The chromatogram of Gel 1 made with a Sepharose™ 6 Fast Flow base matrix is presented in FIG. 6. The gel according to the invention works under the tested HIC conditions described above and present different elution profile than the prior art reference gels.

Legend for the chromatograms:

1: Myoglobin

2: Ribonuclease A

3: α-Lactalbumin

4: α-Chymotrypsinogen A

Claims

1. A method of preparing a separation matrix comprising:

a) providing unsaturated monomers comprising one or more chromatography functionalities;

b) contacting said monomer(s) with an initiator and a catalyst;

c) performing a controlled radical polymerisation of said monomers; and

d) coupling of the resulting polymers to a base matrix.

2. The method of claim 1 further comprising providing the polymers with a group reactive with an activated base matrix.

3. The method of claim 1, wherein in step (a), a monomer comprising one or more hydrophobic chromatography functionalities is provided.

4. The method of claim 3, wherein step (a) comprises styrene monomers, and optionally one or more additional unsaturated monomers.

5. The method of claim 1, wherein in step (b), the initiator comprises a halide group.

6. The method of claim 5, wherein the catalyst is a transition metal complex and the controlled polymerisation is Atom Transfer Radical Polymerisation (ATRP).

7. The method of claim 1, wherein the controlled polymerisation is nitroxide-mediated polymerisation (NMP).

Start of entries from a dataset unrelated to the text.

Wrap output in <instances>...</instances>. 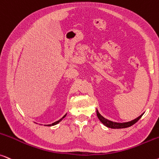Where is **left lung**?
<instances>
[{
	"instance_id": "8db88e82",
	"label": "left lung",
	"mask_w": 159,
	"mask_h": 159,
	"mask_svg": "<svg viewBox=\"0 0 159 159\" xmlns=\"http://www.w3.org/2000/svg\"><path fill=\"white\" fill-rule=\"evenodd\" d=\"M96 114H97L98 118L99 119V120L101 121V122H102L104 125H106L107 127L111 128V129H124V128H128V127L131 126V125L137 123V121L139 120V119L142 117V116L143 115V114L141 115L140 116L138 117L137 118H136V119H134V120H133L131 121H129V122L116 123V122H112V121H110V120H107V119H106V118H104V117L101 115V114L98 112V111L97 110H96Z\"/></svg>"
}]
</instances>
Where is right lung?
Masks as SVG:
<instances>
[{
  "label": "right lung",
  "instance_id": "1",
  "mask_svg": "<svg viewBox=\"0 0 159 159\" xmlns=\"http://www.w3.org/2000/svg\"><path fill=\"white\" fill-rule=\"evenodd\" d=\"M66 115H64V116H63V117H62V118H61V119H60V120H57V121H56V122H55V123H52V124H49V125H49V126H51V125H56V124H57V123H58L59 122H61V121L62 120H63V118H64V117H66Z\"/></svg>",
  "mask_w": 159,
  "mask_h": 159
}]
</instances>
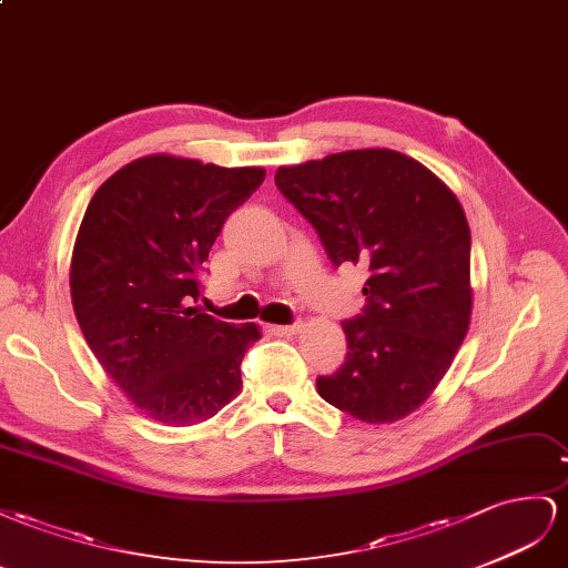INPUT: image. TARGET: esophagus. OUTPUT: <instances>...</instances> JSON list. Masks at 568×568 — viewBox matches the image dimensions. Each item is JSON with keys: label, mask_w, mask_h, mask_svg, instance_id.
<instances>
[{"label": "esophagus", "mask_w": 568, "mask_h": 568, "mask_svg": "<svg viewBox=\"0 0 568 568\" xmlns=\"http://www.w3.org/2000/svg\"><path fill=\"white\" fill-rule=\"evenodd\" d=\"M300 328H302L300 321L287 323V326H268V331H271L273 335H295Z\"/></svg>", "instance_id": "obj_1"}]
</instances>
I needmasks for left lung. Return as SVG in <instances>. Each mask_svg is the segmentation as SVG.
<instances>
[{
	"mask_svg": "<svg viewBox=\"0 0 568 568\" xmlns=\"http://www.w3.org/2000/svg\"><path fill=\"white\" fill-rule=\"evenodd\" d=\"M337 268L366 264L362 314L343 321L345 362L316 390L366 424L418 409L471 318V231L459 200L416 159L356 150L275 171Z\"/></svg>",
	"mask_w": 568,
	"mask_h": 568,
	"instance_id": "1",
	"label": "left lung"
}]
</instances>
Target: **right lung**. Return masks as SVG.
<instances>
[{
  "label": "right lung",
  "instance_id": "obj_1",
  "mask_svg": "<svg viewBox=\"0 0 568 568\" xmlns=\"http://www.w3.org/2000/svg\"><path fill=\"white\" fill-rule=\"evenodd\" d=\"M264 175L156 154L113 173L85 209L71 262L78 326L111 381L161 424H200L242 387V356L262 333L194 302L225 219Z\"/></svg>",
  "mask_w": 568,
  "mask_h": 568
}]
</instances>
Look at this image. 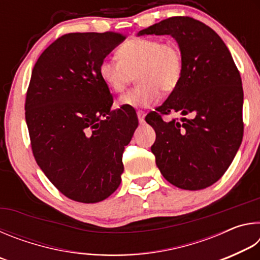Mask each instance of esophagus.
Returning a JSON list of instances; mask_svg holds the SVG:
<instances>
[{
	"label": "esophagus",
	"mask_w": 260,
	"mask_h": 260,
	"mask_svg": "<svg viewBox=\"0 0 260 260\" xmlns=\"http://www.w3.org/2000/svg\"><path fill=\"white\" fill-rule=\"evenodd\" d=\"M144 117H146V113H144L143 111H138V118H139V121L141 122V124L144 121Z\"/></svg>",
	"instance_id": "obj_1"
}]
</instances>
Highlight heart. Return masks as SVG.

8. The method of claim 1, wherein the controlled polymerisation is reverse addition-fragmentation transfer (RAFT) polymerisation.

9. The method of claim 1, wherein the product of the polymerisation step (c) presents a polydispersity index (PDI) below about 1.4, preferably below about 1.3.

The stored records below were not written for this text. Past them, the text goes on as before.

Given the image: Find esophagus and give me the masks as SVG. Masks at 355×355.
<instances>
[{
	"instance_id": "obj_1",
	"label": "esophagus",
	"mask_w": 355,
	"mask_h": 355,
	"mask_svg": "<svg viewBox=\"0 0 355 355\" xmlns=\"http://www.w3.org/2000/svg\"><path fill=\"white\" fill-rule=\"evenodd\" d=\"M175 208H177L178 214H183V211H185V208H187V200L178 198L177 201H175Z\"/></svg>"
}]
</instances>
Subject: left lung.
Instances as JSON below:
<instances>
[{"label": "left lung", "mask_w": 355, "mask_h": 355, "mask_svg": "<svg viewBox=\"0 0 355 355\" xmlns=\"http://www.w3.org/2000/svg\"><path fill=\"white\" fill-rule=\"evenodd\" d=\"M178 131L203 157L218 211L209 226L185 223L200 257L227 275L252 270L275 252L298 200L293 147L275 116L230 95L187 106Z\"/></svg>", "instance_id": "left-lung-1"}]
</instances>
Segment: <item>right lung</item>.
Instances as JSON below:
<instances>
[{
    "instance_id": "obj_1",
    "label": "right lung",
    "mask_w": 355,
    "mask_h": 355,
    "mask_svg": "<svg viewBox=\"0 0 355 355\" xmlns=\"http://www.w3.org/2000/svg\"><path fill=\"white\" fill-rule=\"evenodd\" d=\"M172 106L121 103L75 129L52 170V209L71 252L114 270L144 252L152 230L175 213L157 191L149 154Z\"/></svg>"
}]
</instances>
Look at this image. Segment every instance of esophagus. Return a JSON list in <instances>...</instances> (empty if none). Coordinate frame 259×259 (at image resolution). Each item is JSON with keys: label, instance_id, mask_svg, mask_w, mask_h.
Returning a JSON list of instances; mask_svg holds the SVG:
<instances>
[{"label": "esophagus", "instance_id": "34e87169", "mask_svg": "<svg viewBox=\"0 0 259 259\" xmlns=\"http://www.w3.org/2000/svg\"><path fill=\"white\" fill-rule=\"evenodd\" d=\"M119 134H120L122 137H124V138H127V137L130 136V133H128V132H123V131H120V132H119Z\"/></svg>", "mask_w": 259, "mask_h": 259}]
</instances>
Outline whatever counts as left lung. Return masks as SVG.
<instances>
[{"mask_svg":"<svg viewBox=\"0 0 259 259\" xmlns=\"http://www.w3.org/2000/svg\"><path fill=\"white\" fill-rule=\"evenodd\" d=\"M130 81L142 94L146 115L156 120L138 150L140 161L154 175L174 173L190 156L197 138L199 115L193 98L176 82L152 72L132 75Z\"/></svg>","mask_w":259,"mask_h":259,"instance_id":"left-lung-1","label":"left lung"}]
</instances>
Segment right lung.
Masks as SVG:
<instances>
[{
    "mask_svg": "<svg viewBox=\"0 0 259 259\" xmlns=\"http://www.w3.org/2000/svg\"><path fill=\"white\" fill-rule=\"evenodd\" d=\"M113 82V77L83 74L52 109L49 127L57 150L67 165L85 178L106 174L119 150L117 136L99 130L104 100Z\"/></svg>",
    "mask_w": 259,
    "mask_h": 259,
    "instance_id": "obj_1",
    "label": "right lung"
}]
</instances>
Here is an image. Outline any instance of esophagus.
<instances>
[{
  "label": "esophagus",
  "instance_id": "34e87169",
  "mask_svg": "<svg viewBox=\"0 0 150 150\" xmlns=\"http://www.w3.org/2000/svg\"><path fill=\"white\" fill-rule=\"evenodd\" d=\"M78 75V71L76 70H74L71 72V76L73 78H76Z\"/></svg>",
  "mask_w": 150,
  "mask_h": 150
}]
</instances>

10. The method of claim 1, wherein the base matrix comprises porous particles.

11. The method of claim 1, wherein the base matrix comprises a porous membrane.

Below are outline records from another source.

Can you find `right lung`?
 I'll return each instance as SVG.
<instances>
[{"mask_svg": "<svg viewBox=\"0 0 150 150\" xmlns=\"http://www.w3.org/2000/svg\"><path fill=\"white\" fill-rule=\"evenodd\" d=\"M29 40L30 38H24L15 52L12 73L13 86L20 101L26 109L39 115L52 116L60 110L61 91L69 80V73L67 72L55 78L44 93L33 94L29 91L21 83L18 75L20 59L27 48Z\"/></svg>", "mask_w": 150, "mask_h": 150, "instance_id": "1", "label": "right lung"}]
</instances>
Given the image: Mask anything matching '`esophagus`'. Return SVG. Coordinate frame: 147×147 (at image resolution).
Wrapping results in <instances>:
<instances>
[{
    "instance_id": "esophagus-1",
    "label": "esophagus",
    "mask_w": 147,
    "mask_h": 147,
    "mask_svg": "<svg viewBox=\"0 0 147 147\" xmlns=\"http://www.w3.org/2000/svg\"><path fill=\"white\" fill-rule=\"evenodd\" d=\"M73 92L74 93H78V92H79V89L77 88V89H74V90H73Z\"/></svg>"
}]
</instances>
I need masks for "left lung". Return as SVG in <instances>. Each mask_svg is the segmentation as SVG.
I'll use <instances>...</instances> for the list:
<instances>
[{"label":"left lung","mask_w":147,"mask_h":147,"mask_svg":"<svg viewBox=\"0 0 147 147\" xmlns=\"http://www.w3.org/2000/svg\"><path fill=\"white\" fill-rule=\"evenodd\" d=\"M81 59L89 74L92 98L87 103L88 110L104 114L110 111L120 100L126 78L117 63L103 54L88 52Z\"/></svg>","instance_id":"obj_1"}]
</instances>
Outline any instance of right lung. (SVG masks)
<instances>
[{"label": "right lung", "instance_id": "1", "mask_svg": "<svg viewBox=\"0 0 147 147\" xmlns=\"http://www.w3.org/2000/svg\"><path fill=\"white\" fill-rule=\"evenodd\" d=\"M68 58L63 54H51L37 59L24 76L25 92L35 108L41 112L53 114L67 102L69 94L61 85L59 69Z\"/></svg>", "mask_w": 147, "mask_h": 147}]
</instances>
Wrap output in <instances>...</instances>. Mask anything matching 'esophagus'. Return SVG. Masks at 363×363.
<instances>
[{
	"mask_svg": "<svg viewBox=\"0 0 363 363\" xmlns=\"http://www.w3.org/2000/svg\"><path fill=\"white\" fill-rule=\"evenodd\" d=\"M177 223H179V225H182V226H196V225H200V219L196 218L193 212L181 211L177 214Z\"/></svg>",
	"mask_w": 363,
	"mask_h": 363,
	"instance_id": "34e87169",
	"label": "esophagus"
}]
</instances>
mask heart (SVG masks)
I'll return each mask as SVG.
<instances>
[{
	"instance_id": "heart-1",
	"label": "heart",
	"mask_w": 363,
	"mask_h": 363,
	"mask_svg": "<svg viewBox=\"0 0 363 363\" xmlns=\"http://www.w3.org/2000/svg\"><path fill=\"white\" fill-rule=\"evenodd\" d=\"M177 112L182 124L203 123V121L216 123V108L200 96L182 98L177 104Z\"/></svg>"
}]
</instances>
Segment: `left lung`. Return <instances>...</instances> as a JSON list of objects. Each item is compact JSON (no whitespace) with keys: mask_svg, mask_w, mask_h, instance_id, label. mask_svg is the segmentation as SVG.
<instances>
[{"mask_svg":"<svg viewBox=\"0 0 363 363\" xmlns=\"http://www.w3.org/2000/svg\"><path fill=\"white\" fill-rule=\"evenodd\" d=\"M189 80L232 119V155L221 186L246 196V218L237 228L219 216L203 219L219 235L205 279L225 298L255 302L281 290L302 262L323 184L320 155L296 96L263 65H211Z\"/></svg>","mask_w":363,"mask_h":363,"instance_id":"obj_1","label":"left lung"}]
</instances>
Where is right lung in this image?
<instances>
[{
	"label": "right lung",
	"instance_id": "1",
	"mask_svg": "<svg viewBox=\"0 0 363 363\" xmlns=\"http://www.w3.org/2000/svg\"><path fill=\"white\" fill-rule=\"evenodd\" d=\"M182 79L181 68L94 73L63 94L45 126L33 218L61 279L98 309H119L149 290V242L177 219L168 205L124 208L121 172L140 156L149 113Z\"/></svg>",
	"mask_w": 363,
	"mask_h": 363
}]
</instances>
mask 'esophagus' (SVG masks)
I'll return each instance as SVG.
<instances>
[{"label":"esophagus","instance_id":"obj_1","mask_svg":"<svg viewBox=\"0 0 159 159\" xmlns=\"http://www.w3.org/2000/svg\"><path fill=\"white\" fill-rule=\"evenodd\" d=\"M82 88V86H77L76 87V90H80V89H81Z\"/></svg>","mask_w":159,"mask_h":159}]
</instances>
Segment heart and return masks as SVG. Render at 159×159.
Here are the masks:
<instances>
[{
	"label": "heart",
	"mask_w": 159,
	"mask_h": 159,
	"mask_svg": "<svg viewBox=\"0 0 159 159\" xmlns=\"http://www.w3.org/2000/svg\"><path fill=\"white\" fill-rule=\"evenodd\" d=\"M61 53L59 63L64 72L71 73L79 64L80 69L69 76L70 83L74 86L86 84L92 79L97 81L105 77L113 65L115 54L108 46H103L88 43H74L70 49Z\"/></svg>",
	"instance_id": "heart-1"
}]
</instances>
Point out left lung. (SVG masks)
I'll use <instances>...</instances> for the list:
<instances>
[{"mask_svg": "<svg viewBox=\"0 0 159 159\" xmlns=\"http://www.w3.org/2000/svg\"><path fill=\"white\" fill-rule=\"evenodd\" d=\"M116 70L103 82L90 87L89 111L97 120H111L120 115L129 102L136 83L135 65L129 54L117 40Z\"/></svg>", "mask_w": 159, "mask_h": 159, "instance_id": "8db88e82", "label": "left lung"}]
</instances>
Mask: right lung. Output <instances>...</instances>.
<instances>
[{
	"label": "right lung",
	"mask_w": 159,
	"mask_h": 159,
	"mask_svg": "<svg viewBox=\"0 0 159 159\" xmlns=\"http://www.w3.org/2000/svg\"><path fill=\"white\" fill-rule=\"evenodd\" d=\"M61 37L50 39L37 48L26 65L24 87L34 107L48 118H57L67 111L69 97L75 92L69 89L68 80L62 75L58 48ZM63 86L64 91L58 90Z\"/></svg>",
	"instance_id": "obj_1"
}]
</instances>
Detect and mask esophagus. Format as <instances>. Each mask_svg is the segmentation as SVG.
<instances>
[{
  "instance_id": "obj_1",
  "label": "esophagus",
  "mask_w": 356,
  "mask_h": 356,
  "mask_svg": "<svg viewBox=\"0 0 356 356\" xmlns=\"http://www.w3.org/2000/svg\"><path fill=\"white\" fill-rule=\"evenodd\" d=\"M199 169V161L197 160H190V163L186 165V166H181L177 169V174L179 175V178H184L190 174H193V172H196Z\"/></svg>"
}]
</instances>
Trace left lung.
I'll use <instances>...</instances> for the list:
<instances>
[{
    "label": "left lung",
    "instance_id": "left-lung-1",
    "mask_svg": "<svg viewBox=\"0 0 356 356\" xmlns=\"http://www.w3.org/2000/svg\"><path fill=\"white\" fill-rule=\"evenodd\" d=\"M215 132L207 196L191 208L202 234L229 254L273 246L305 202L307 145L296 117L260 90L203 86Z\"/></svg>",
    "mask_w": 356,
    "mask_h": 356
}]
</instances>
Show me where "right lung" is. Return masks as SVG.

12. A separation matrix prepared according to claim 1.

13. The separation matrix of claim 12, which is a hydrophobic interaction (HIC) matrix.

14. The separation matrix of claim 12, wherein the polymers resulting from step (c) are stimulus-responsive polymers.

15. A chromatography column packed with the separation matrix of claim 12.